Catégorie > Sciences sociales, société et culture

Être un citoyen du monde plein de cosmopolitisme

Posté par Termita, mise à jour le 21/01/2024 à 19:13:14

Être citoyen du monde, de ce nouveau monde d’invention et de découverte, c’est comme si quelque chose de nouveau était créé à chaque minute de chaque jour. Nous avons tellement de connaissances à portée de main qu'il y a à peine 50 ans, les gens n'auraient jamais pu imaginer que cela soit possible. Nous sommes à l’intérieur et à l’extérieur de chacun de nos propres petits mondes, contemplant avec émerveillement la complexité de nos relations et de notre interconnectivité. Être citoyen du monde qui nous entoure, c’est participer à ses changements rapides, les pays mettant en place des réseaux mondiaux pour nous connecter à nos amis et à nos proches.
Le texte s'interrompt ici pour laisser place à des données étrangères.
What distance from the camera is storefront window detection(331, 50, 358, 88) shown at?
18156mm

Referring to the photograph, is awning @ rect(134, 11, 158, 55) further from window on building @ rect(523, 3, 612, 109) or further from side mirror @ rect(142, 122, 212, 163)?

Voyager est plus simple que jamais, il vous suffit de réserver un vol et vous êtes en route. Cela n’inclut pas seulement les destinations, mais aussi la vitesse. En 1912, le paquebot le plus rapide aurait mis sept jours pour voyager de Southampton, en Angleterre, à New York. Aujourd’hui, un vol sans escale entre l’Angleterre et New York prendrait six heures. L’innovation crée un nouveau monde plein d’enthousiasme et de changement, mais ce changement est incontestablement lié à un détail majeur qui nous permet de prospérer. Kwame Anthony Appiah écrit dans son livre « Cosmopolitanism : Ethics in a World of Strangers » que nous devons considérer l’étranger comme une partie de nous. Il déclare que nous devrions nous efforcer d’être responsables de tous les autres êtres humains. Cela peut sembler un objectif ambitieux et peut-être un peu trop optimiste. Cependant, Appiah prend cela au sérieux et vise à imposer des limites réalistes à un sujet qui n'en a peut-être pas. Dans ce livre, Appiah rassemble ce que signifie être citoyen du monde en utilisant des exemples historiques comme moyen de connecter les gens à une communauté mondiale. L’un des aspects les plus importants étant de rester connecté par le dialogue et les idées malgré les efforts contre-cosmopolites.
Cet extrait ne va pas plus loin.